Can you do make response # 1 to 3 each posted below.
1. From: Rebecca Willis posted May 12, 2018 1:59 AM
Absolutely, this is something I feel very passionate about. I do believe this is discriminatory. We live in a very different age right now. We watched our parents pay off houses in their life time and a very small percentage of my generation will even afford to do that. The generation coming up now, my children’s generation will likely never afford a house in our state. A two-bedroom run down house will sell on the average of $350,000 and will likely be in a bad neighborhood, making it almost impossible for the young families want to invest in a house. The flip side of this is, almost all tax deductions are discriminatory, as they allow some deductions and not others.

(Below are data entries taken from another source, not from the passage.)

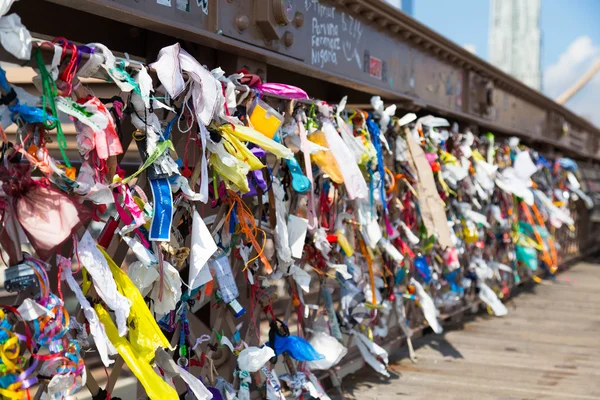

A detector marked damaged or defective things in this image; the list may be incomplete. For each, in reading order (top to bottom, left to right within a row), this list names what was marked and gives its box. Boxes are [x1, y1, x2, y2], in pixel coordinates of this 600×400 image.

rusty metal girder [11, 0, 600, 159]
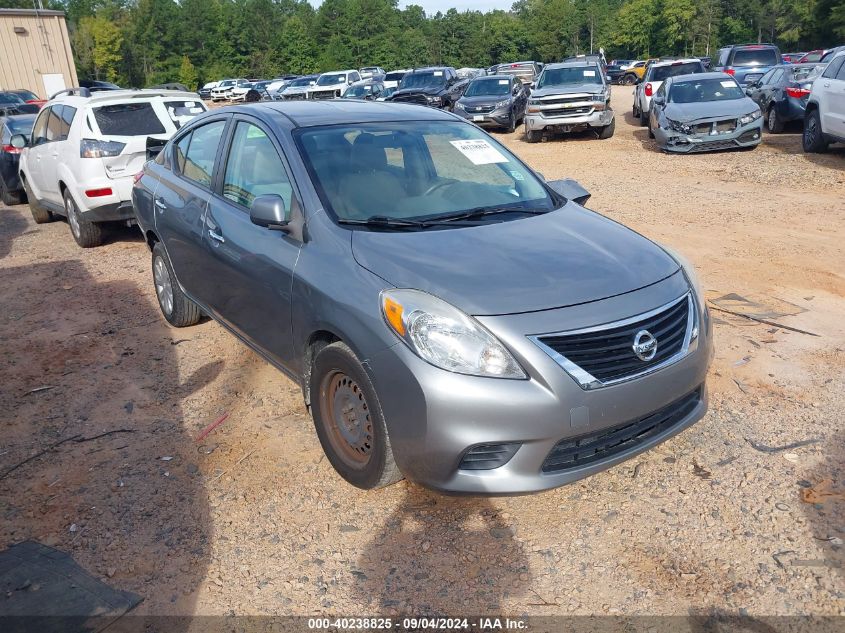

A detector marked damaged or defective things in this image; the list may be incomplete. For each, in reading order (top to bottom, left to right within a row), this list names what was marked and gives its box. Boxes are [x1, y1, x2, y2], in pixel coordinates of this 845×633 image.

damaged vehicle [524, 59, 608, 142]
damaged vehicle [648, 73, 760, 153]
damaged vehicle [132, 100, 712, 494]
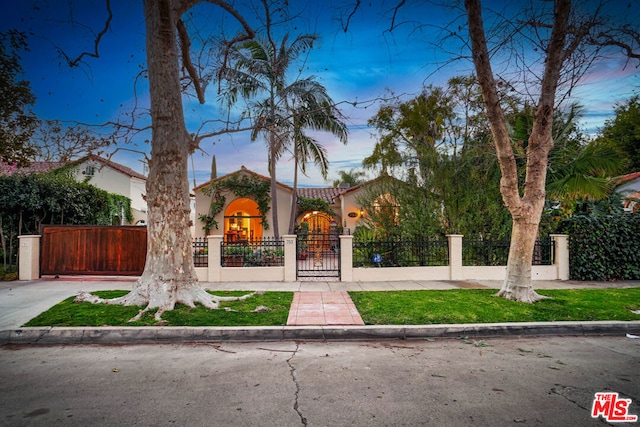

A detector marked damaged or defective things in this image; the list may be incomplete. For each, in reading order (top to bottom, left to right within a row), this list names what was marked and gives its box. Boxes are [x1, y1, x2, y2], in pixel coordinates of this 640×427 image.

cracked asphalt road [0, 338, 636, 424]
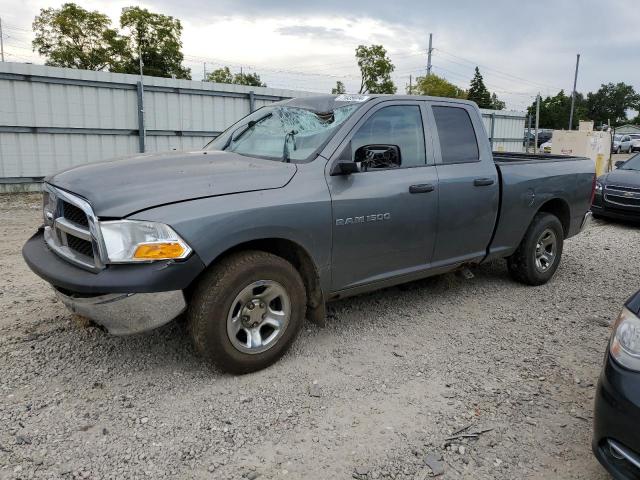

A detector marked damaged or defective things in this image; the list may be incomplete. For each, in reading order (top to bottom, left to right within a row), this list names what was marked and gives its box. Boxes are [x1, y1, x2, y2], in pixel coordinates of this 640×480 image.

damaged windshield [209, 104, 360, 162]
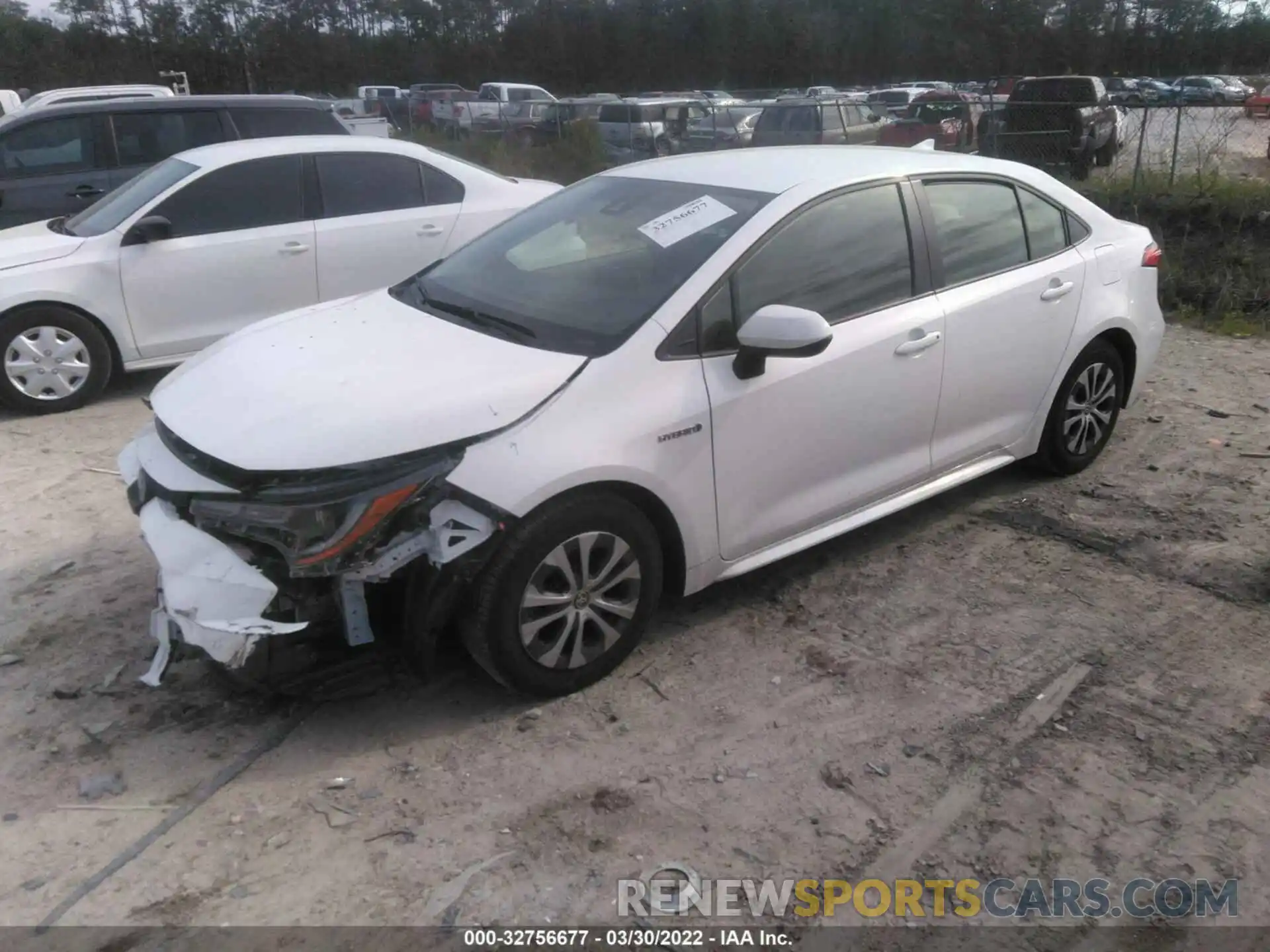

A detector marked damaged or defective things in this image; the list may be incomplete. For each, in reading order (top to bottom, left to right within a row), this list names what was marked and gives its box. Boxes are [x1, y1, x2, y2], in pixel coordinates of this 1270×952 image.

crushed front bumper [136, 495, 307, 690]
damaged front end [119, 418, 503, 685]
broken headlight [190, 454, 460, 573]
exposed headlight assembly [190, 452, 460, 578]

Receipt of any gift is a taxable event. You will owe the tax on the fair market value of any gift you receive. Any and all income produced by the gift will also be subject to tax. Both of these are subject to the taxpayer’s marginal tax rate.
2. From: Carolyn Holland posted May 11, 2018 3:02 PM
Hello Professor and Classmates,
I don’t believe that the tax deduction law allowing home owners to take a tax deduction is discriminatory. I believe that each person’s tax situation is different and will be taxed accordingly. If it was discriminatory, then so would the homestead exemption that taxpayers are allowed on their property tax. That would open a whole new discrimination can of worms.

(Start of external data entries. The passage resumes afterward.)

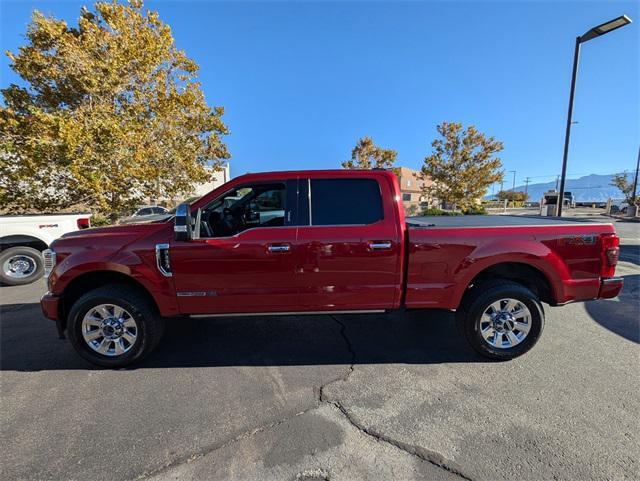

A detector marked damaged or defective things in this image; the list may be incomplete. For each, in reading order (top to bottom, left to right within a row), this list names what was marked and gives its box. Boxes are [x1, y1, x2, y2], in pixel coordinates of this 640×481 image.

crack in pavement [320, 314, 476, 478]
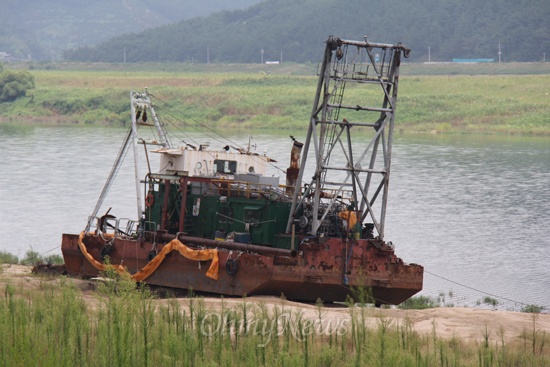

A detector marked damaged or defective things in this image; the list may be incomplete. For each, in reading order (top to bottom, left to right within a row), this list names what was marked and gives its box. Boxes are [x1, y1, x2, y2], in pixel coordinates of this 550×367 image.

rusty abandoned dredger [60, 36, 424, 306]
rusty pipe [160, 234, 298, 258]
corroded hull [61, 234, 422, 306]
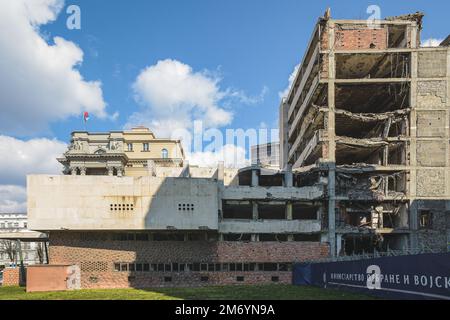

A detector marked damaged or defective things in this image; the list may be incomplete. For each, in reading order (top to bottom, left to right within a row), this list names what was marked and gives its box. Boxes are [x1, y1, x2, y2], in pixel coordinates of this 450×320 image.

damaged concrete building [280, 11, 448, 258]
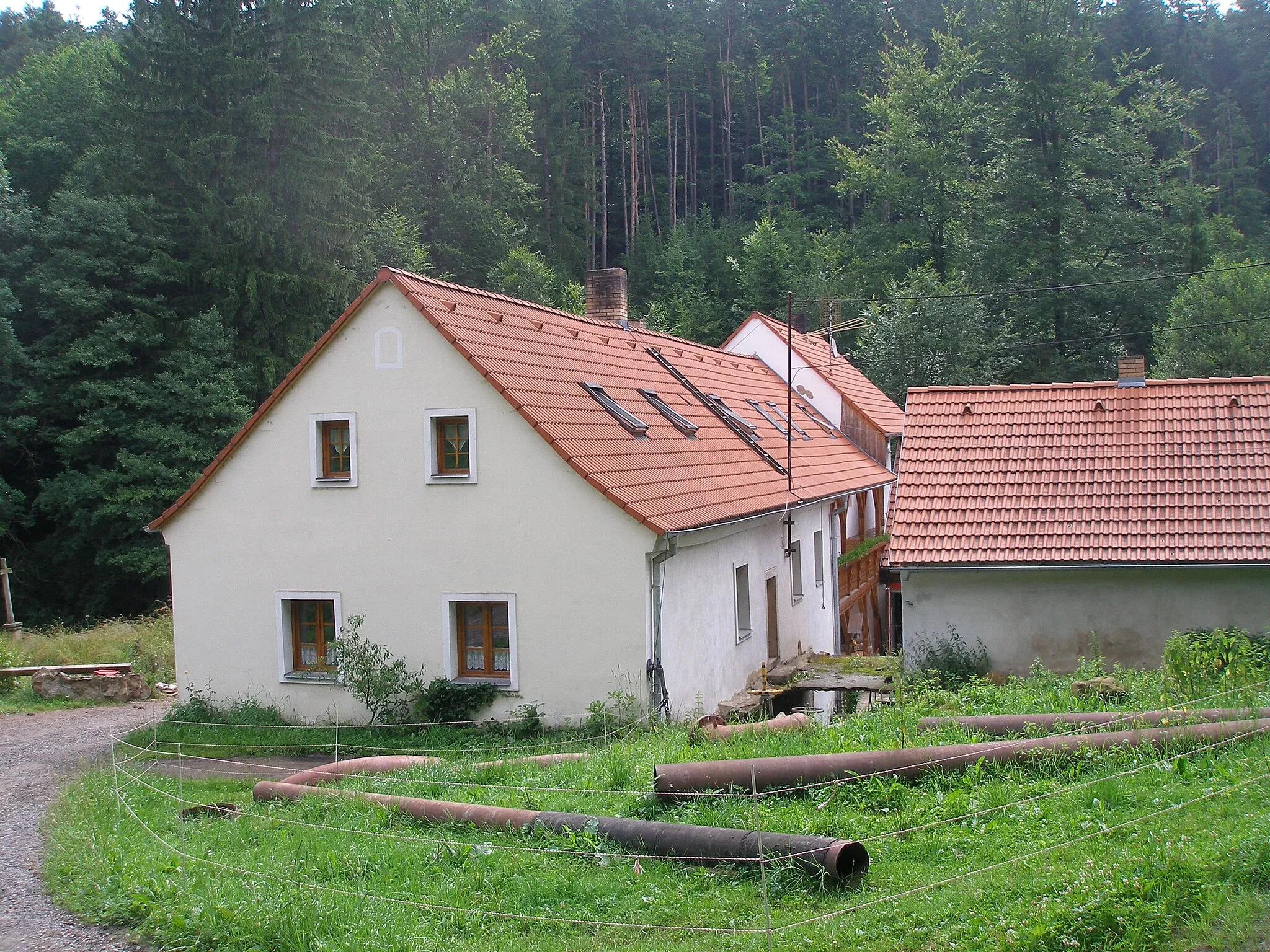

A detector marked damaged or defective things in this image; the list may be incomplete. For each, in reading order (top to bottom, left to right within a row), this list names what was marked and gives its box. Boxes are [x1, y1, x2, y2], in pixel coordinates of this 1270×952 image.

rusty metal pipe [699, 709, 809, 739]
rusty metal pipe [655, 714, 1270, 793]
rusty metal pipe [918, 704, 1270, 734]
rusty metal pipe [253, 764, 868, 883]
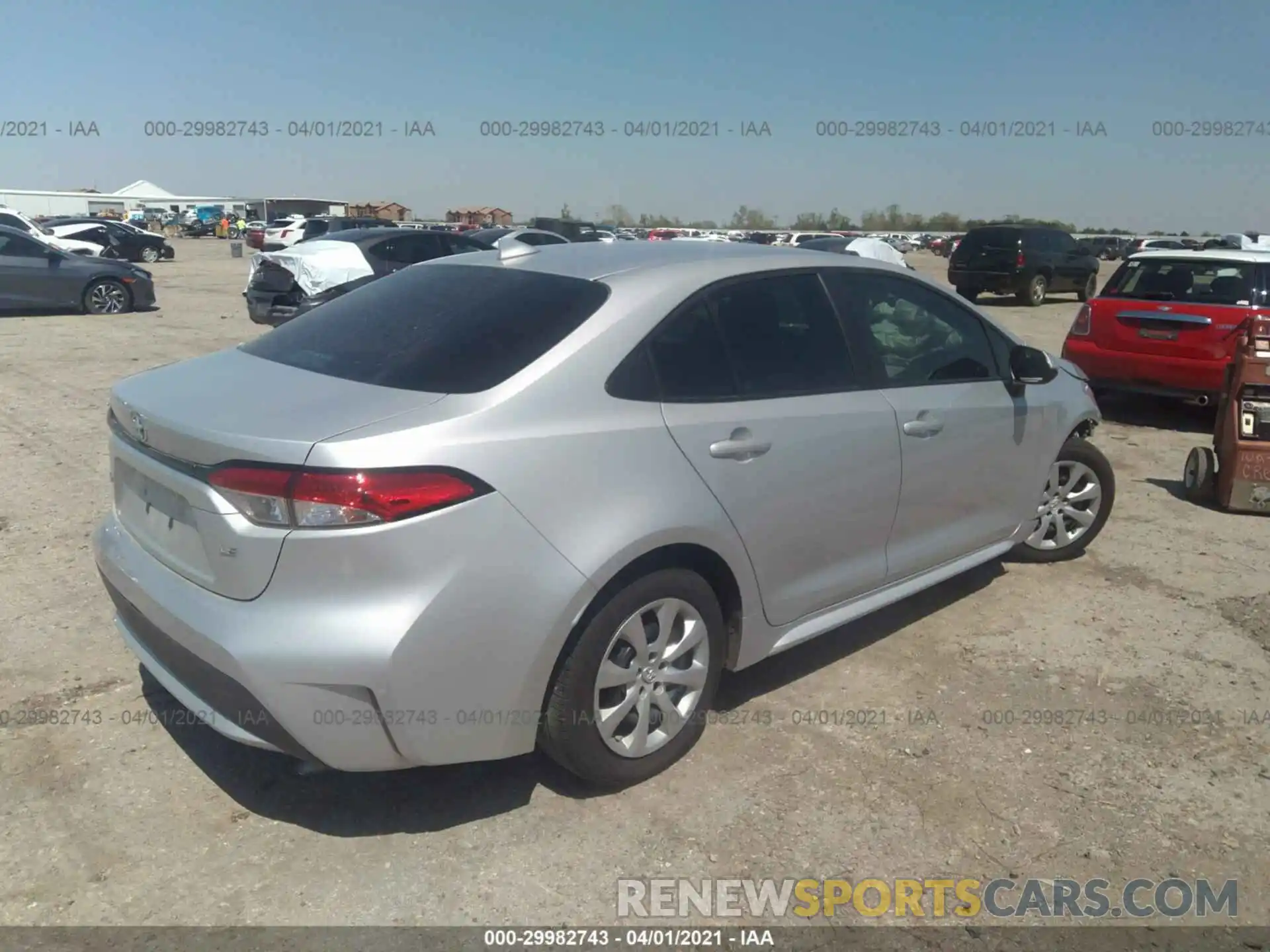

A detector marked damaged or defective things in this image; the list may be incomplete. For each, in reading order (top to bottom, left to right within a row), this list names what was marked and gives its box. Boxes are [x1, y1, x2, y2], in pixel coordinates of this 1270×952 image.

damaged white car [243, 228, 490, 327]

I believe that gifts and inheritances should not be taxable to the recipient. If the recipient of an inheritance in which property is received and that recipient in the future decides to sell the property for a profit, they should be required to pay taxes on the gain. Which is one of the limitations in IRS section 102 code.

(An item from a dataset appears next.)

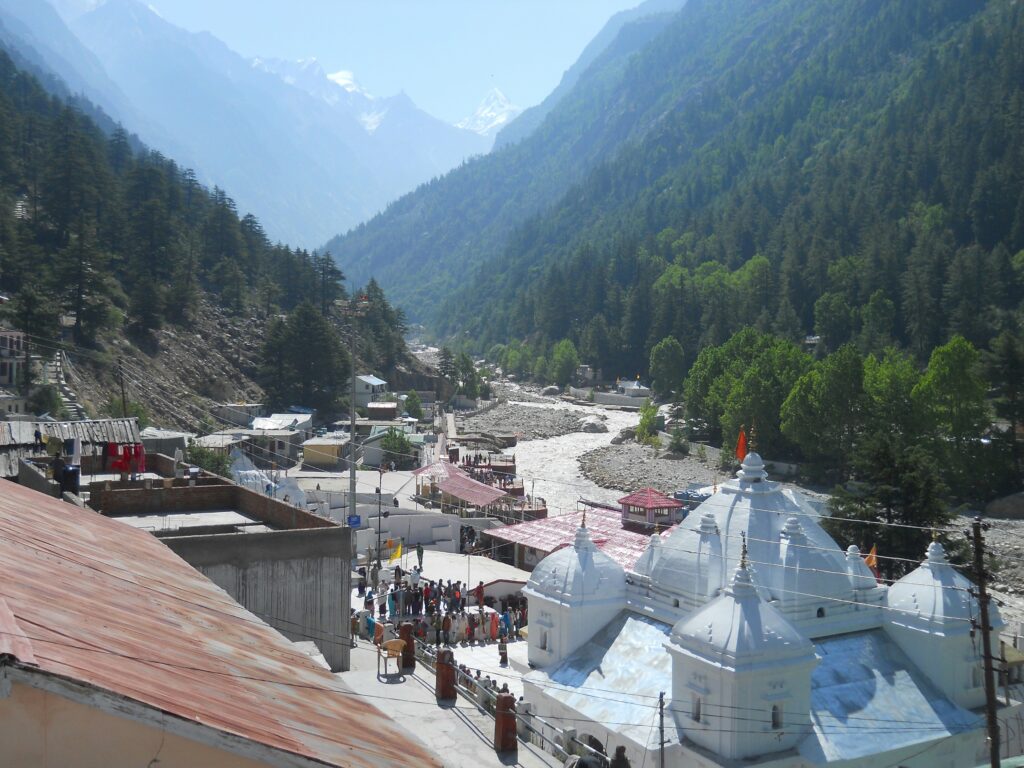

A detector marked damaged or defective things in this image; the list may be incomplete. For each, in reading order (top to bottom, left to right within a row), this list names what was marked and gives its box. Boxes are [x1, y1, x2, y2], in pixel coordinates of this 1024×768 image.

rusty tin roof [0, 483, 438, 765]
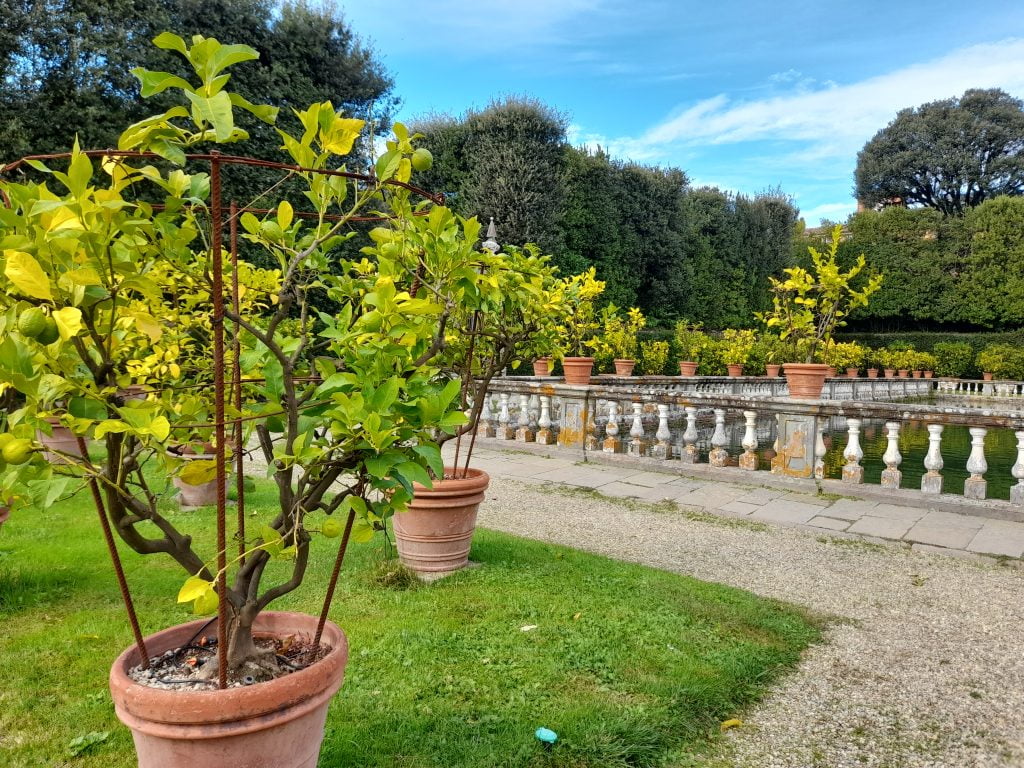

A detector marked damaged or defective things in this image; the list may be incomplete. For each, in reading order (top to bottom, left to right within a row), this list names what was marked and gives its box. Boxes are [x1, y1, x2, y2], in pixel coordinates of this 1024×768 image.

3. From: Alexandra Moraitis posted May 11, 2018 12:33 AM
On your home mortgage interest is any interest you pay on the loan of your home. It could be a, mortgage to buy a home, a second mortgage, a line of credit or a home equity loan. This can be done if you met all the conditions of a deduction home mortgage interest.
- Filing a 1040 form and itemizing deductions on schedule A.
- The mortgage is secured debt on a qualified home in which you have ownership interest.
All of the home mortgage interest can be deducted depending on your date of the mortgage, the amount of the mortgage and how you use the mortgage proceeds.
For tax deductions landlord benefit it more than tenants. Renters cannot deduct rent payments from federal returns. In some states offer a rental tax deduction and there be other federal deductions renters can claim. Overall,I do not see it as a deduction discriminatory because not everyone can reap from the same benefits.
If money was received from an inherited property is determined basis in the property for it to be taxable. The FMV of the property on the date of the decedent’s death. If the executor of the estate chooses to use the alternate valuation date.